Vivozon’s oral CNS drug curbs smoking cravings without targeting opioid receptors in phase 1

Vivozon Pharmaceutical is staking its second act on VVZ-2471, a dual-target oral drug designed to disrupt the brain’s reward circuitry in pain and addiction. The candidate cleared its first-in-human trial with a clean safety profile -- and delivered an early bonus: reduced smoking urges in higher-dose cohorts, hinting at the broader potential in opioid use disorder (OUD) and beyond.

The drug blocks two key receptors involved in craving and relapse: mGluR5, a glutamate receptor tied to reward signaling, and 5-HT2A, a serotonin receptor linked to mood and impulsivity. Vivozon is pitching VVZ-2471 as a first-in-class oral treatment for central nervous system (CNS) disorders, with particular promise in substance use.

Crucially, the drug sidesteps traditional opioid receptors -- including mu1 (OPRM1), delta1 (OPRD1), and kappa1 (OPRK1) -- which are often implicated in dependence. That distinction could offer an edge in addiction treatment, a field where many existing therapies carry the very risks they aim to reduce.

The phase 1 trial, published last month in CNS Drugs, enrolled healthy male volunteers at Seoul National University Bundang Hospital. Single doses of up to 600 mg and multiple doses of 400 mg daily over a week were well tolerated. Most adverse events -- mild dizziness, nausea -- were transient, and no respiratory safety issues emerged.
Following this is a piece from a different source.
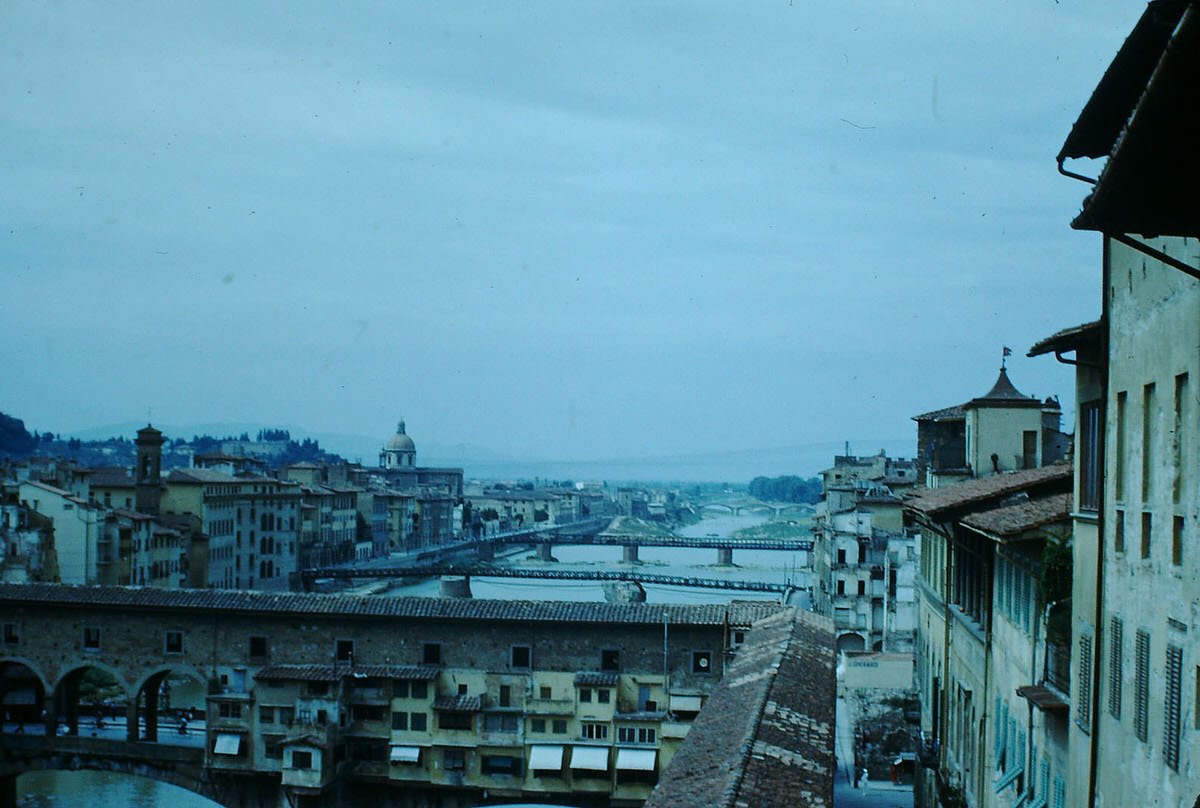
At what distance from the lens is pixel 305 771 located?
960 inches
Perhaps most notably, VVZ-2471 curbed smoking urges in a 29-person smoker subgroup, with participants receiving 200 mg or more reporting consistent drops in craving scores on the QSU-Brief -- a validated tobacco urge scale -- despite being barred from smoking during the trial, a condition that typically heightens withdrawal.
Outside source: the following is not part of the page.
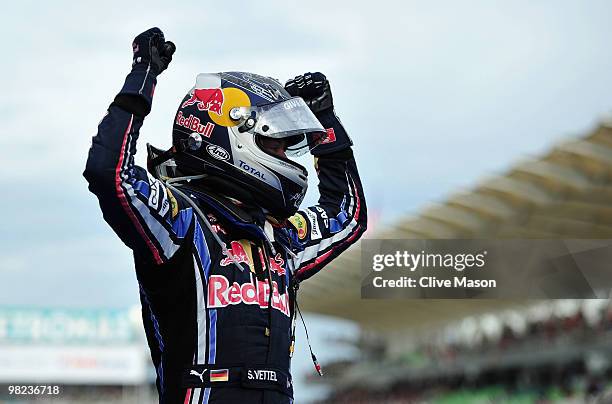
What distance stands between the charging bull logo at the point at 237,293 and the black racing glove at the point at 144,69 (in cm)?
65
“Since all subjects were prohibited from smoking during the study, it was reasonably assumed that the urges for smoking would increase over time,” researchers wrote. Instead, craving scores dropped in a dose-dependent fashion, approaching the 10–25 point reduction seen with approved smoking cessation drugs like varenicline.

Those reductions coincided with systemic exposure levels that had triggered anti-craving effects in preclinical studies. In morphine-dependent rats, the same drug curbed naloxone-induced withdrawal and helped prevent relapse -- without activating opioid pathways or interacting with the nociception receptor OPRL1.

That’s what sets VVZ-2471 apart from Vivozon’s first approved drug, Unafra (opiranserin), which acts on GlyT2 and 5-HT2A to treat postoperative pain. “A preliminary safety and efficacy profile of VVZ-2471 as a dual antagonist against mGluR5 and 5-HT2AR in healthy adults and a subgroup of smokers, respectively, lends support to an empirical framework of the multi-target approach for tapping into the complex nature of drug addiction,” the researchers wrote.

The drug’s clean pharmacokinetics support a dose range of 200 to 400 mg for future studies. That window is already being tested in a phase 2 study for postherpetic neuralgia in Korea. A U.S. phase 2 trial in OUD is also in the works, the company said.

VVZ-2471 is the second clinical-stage candidate in Vivozon’s non-opioid portfolio. Unafra, approved by Korean regulators in December 2024 as the country’s 39th domestically developed new drug, entered a new phase 2 trial for lower back pain earlier this month.